Spoedig volgden nu elkander op: The Fox and the Badger in Japanese Folklore (Tr. As. Soc. of Japan, vol. XXXVI, part III, pp. 1-159) en The Dog and the Cat in Japanese Superstition (Tr. As. Soc. of Japan, vol. XXXVII, part I, pp. 1-84), beide degelijke studies, geheel gebaseerd op Japansche en Chineesche
| |
| |
bronnen. Zijn waarnemingen van het Japansche pelgrimsleven, opgedaan bij een tocht naar den top van den beroemden berg Fuji, legde hij neer in een populair artikel in Onze Eeuw (1908).
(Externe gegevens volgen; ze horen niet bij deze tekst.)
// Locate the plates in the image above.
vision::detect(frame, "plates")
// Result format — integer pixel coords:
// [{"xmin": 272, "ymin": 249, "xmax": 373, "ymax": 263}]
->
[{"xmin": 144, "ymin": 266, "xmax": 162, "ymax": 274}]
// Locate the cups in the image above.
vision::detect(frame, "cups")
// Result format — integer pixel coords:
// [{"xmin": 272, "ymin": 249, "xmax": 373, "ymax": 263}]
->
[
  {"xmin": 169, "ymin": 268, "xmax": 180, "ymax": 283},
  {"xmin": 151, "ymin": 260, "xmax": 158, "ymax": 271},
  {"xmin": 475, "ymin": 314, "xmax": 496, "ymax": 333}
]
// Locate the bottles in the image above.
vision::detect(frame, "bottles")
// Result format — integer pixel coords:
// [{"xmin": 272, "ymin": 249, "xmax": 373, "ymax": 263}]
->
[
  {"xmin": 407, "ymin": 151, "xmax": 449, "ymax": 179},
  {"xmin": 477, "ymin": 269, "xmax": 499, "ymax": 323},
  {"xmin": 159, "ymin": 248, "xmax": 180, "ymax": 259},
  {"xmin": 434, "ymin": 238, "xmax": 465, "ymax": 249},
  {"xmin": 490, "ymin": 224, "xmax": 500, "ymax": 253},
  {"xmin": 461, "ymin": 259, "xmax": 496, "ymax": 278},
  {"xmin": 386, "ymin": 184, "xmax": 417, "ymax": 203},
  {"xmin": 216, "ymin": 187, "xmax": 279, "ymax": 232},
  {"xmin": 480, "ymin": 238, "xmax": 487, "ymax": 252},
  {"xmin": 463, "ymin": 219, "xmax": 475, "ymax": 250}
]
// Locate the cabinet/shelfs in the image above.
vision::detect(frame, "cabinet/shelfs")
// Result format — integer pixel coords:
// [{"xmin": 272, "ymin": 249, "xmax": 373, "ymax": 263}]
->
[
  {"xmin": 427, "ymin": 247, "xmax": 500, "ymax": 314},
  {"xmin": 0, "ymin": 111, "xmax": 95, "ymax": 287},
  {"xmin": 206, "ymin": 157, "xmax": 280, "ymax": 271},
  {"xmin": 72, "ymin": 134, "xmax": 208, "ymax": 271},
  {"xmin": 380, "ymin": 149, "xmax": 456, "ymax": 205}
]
Inmiddels was hij bevorderd tot 2den Secretaris-tolk. Wanneer men bedenkt, dat gedurende zijn verblijf in Japan de Russisch-Japansche oorlog werd gevoerd, dan is het wel typeerend, dat de onrust van dien tijd en de jaren daarna hem volstrekt niet hebben belet zich te concentreeren op wat hem belang inboezemde. Politiek behoorde daarbij stellig niet.
In 1909 was de tijd aangebroken voor een Europeesch verlof. Via Siberië reisde hij huiswaarts. Hij zou het Verre Oosten niet weer terugzien.
Immers, niet lang na zijn terugkomst, den 1sten Januari 1910, werd hij benoemd tot conservator van de Afdeeling China en Japan van het Ethnographisch Museum te Leiden. Zonder twijfel heeft hij die benoeming met vreugde aanvaard. Zijn verblijf in Japan was nuttig en noodig geweest voor zijn studie, doch de carrière aan het Gezantschap met zijn ambtelijke beslommeringen en het daaraan verbonden politieke werk zal hem niet zeer hebben toegelachen. Hij was een man van studie en rust. Beide vond hij ruimschoots aan het Museum.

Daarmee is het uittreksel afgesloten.